Exercise brief: Gather every line in the records below that contains the string "farther".

Data lines:
** Begin **

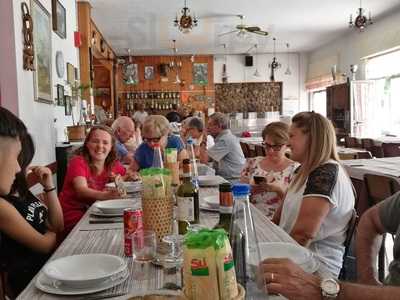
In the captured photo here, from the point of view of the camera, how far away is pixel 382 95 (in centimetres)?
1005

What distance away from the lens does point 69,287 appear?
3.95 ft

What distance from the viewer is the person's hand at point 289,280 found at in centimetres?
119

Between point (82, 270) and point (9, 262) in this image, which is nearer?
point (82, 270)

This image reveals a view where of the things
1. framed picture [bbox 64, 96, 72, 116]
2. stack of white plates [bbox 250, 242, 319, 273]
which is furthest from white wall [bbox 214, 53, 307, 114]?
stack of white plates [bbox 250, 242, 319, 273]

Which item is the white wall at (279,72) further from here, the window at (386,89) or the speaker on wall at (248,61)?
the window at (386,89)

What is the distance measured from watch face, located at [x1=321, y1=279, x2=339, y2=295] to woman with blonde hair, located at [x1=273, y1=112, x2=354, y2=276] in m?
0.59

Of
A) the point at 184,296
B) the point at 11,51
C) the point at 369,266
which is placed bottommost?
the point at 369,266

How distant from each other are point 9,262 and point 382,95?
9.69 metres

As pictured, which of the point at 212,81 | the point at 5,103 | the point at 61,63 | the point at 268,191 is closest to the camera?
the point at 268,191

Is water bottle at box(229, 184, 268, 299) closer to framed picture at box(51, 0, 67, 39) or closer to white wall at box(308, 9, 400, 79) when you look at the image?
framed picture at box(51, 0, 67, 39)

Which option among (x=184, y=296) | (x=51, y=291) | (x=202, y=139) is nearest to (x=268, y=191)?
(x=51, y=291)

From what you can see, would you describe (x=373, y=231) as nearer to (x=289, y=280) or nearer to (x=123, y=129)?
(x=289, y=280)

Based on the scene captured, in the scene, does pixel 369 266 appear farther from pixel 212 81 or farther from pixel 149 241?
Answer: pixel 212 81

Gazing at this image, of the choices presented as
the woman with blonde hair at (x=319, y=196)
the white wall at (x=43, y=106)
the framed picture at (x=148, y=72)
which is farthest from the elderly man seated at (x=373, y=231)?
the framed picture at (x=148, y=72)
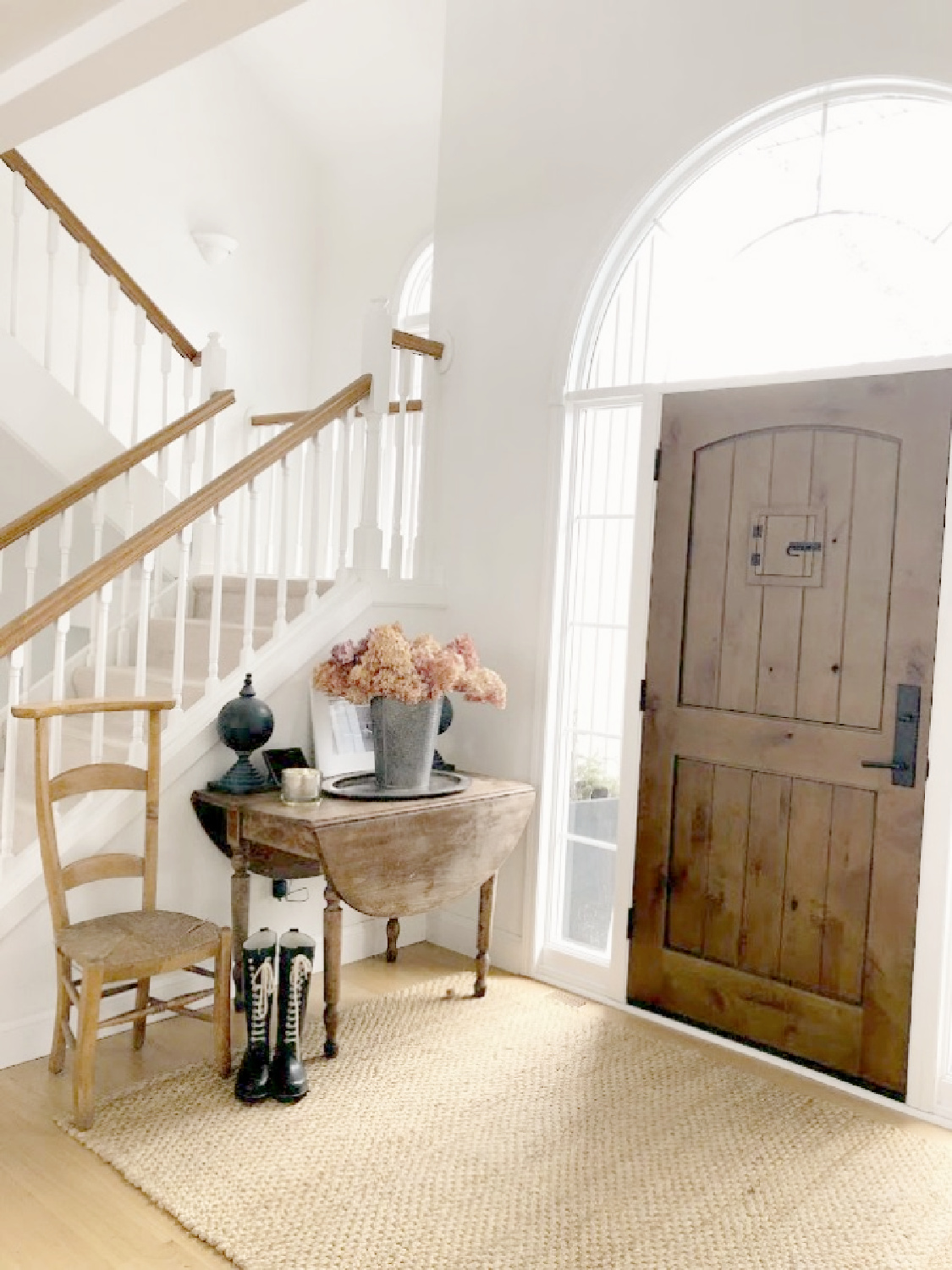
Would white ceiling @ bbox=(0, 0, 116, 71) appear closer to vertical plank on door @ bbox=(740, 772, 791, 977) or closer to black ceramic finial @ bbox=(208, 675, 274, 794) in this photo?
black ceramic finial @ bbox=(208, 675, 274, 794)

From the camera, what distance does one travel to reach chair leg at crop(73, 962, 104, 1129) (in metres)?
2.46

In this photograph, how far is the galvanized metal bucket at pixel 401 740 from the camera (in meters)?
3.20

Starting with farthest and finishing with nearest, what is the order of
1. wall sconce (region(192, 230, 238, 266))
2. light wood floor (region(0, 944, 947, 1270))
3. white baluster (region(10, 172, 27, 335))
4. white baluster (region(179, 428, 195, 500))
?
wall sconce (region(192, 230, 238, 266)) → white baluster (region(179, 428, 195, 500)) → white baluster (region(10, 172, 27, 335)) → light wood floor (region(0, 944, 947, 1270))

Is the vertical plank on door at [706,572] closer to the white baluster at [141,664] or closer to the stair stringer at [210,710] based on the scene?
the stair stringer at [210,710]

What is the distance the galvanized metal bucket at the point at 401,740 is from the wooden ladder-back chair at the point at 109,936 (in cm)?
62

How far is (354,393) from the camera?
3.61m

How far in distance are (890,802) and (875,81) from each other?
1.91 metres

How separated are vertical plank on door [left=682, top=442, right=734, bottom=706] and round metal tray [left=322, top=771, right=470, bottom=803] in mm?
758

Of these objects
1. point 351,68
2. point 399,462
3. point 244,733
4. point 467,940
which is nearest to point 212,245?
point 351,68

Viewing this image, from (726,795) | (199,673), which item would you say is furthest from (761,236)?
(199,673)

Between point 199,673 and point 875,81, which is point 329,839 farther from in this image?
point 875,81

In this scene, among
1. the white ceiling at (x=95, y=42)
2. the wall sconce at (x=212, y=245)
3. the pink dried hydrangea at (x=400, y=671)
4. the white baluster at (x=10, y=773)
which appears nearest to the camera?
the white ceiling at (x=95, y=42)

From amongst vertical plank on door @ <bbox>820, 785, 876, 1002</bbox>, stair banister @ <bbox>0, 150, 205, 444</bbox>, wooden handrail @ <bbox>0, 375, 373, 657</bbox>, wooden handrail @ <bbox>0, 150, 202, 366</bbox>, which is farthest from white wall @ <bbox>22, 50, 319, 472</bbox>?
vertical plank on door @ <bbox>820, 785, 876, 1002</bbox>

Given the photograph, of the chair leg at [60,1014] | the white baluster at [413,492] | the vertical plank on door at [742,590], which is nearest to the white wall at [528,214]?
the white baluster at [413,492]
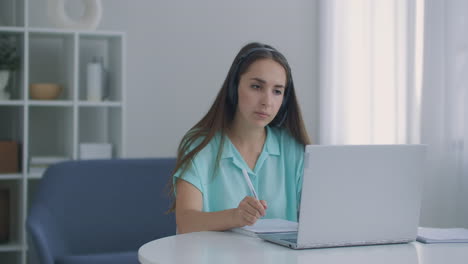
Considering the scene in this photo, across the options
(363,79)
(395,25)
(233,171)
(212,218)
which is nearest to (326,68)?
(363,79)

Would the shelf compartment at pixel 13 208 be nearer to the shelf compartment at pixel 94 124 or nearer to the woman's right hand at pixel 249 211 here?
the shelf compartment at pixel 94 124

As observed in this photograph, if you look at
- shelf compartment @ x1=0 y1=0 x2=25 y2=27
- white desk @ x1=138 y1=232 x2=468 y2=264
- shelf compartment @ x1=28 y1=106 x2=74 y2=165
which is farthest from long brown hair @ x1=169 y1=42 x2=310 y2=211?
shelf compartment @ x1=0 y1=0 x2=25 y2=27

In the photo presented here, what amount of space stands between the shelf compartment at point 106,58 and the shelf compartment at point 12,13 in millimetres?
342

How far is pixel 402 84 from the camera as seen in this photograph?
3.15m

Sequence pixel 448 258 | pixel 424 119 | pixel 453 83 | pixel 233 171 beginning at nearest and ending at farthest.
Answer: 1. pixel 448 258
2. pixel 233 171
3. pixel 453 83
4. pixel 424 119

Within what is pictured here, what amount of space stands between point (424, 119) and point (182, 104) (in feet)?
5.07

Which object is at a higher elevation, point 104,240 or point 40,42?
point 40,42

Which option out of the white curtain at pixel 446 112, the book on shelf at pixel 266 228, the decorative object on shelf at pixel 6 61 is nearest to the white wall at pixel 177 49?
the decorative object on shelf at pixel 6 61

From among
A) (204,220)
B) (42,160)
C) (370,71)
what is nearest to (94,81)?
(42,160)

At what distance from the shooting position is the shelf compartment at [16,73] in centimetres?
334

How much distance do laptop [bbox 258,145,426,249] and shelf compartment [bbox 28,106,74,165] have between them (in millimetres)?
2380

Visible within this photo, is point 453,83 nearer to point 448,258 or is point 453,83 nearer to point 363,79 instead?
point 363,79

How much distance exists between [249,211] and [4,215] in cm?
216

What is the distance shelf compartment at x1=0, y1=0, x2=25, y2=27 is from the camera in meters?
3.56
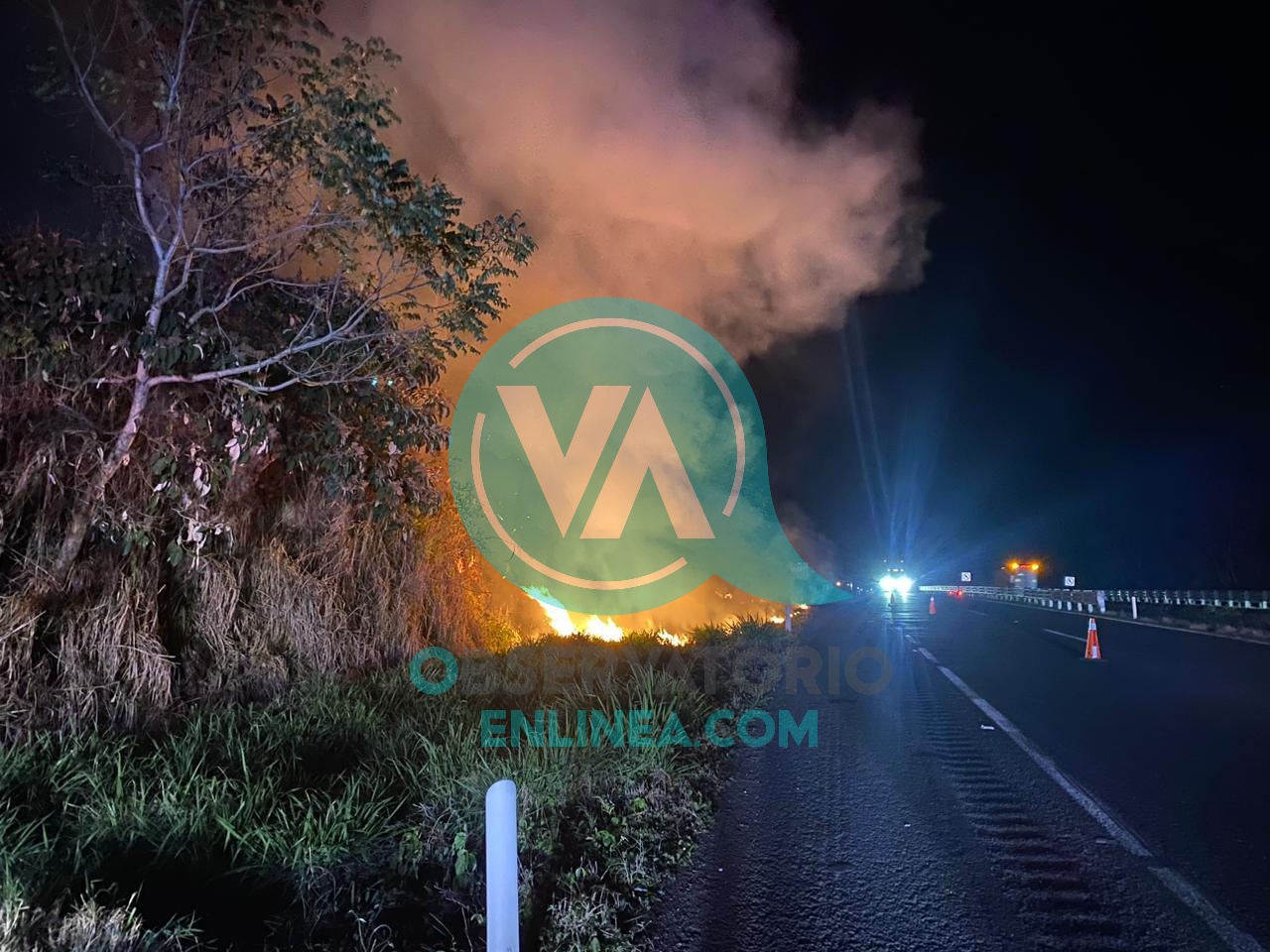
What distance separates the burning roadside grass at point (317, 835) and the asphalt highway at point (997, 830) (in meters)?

** End **

Result of this task:
Based on the scene captured, in the scene, does pixel 369 266 appear farther from pixel 212 81 or farther from pixel 149 241?
Between point 199,673 and point 875,81, which is point 329,839 farther from in this image?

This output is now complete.